• Problems and tasks:
- a) According to the baseline checklist, how many signs from the hype filter should lead you to pause and read before believing?
- b) Repeat the part of the baseline checklist starting at "Baseline Checklist" and ending at "not unsupervised self-experimentation.".

• Text shown:

Baseline Checklist
A simple standard for spotting hype and defining what "responsible" should mean.
If you only remember one thing from this site, make it this: the research people cite is about supervised therapy with guardrails and follow-up, not unsupervised self-experimentation.
This checklist is meant to slow down hype and give you a practical way to evaluate claims, programs, and narratives. It is not a guide to using substances. It is a guide to asking better questions and choosing safer next steps.
Key takeaways
- If key guardrails are missing, the claim is not describing evidence-based care.
- Responsible care includes aftercare, ethics, and equity, not just a supervised session.
- The safest direction is legal, clinically supported pathways and professional help when needed.
The "Is this hype?" filter
If a claim does any of the following, treat it as hype until proven otherwise:
- Promises a guaranteed outcome or a quick reset
- Suggests "one session changes everything" without discussing follow-up
- Skips risks, contraindications, or who should not do it
- Uses only testimonials and personal stories as proof
- Uses "natural" as a substitute for safety evidence
- Frames unsupervised self-experimentation as equivalent to therapy
- Treats intensity as the goal rather than stability and care
If you see two or more of these, pause and read before believing.
Minimum standards for anything calling itself "therapy"

(Collected data)
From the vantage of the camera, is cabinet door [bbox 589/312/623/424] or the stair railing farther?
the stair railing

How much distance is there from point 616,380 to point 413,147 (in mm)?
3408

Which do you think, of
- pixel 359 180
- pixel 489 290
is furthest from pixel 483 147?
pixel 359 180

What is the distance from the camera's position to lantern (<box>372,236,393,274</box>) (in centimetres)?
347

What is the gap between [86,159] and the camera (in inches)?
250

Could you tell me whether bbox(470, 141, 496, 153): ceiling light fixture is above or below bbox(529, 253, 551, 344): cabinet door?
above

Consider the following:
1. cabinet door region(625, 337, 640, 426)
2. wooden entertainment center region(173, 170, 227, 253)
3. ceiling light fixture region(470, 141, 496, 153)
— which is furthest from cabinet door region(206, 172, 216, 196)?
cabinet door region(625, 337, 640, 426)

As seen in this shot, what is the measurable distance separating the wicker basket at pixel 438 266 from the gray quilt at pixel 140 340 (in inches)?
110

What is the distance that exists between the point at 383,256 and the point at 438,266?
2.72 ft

• Task-by-task outputs:
- a) Two or more.

- b)
Baseline Checklist
A simple standard for spotting hype and defining what "responsible" should mean.
If you only remember one thing from this site, make it this: the research people cite is about supervised therapy with guardrails and follow-up, not unsupervised self-experimentation.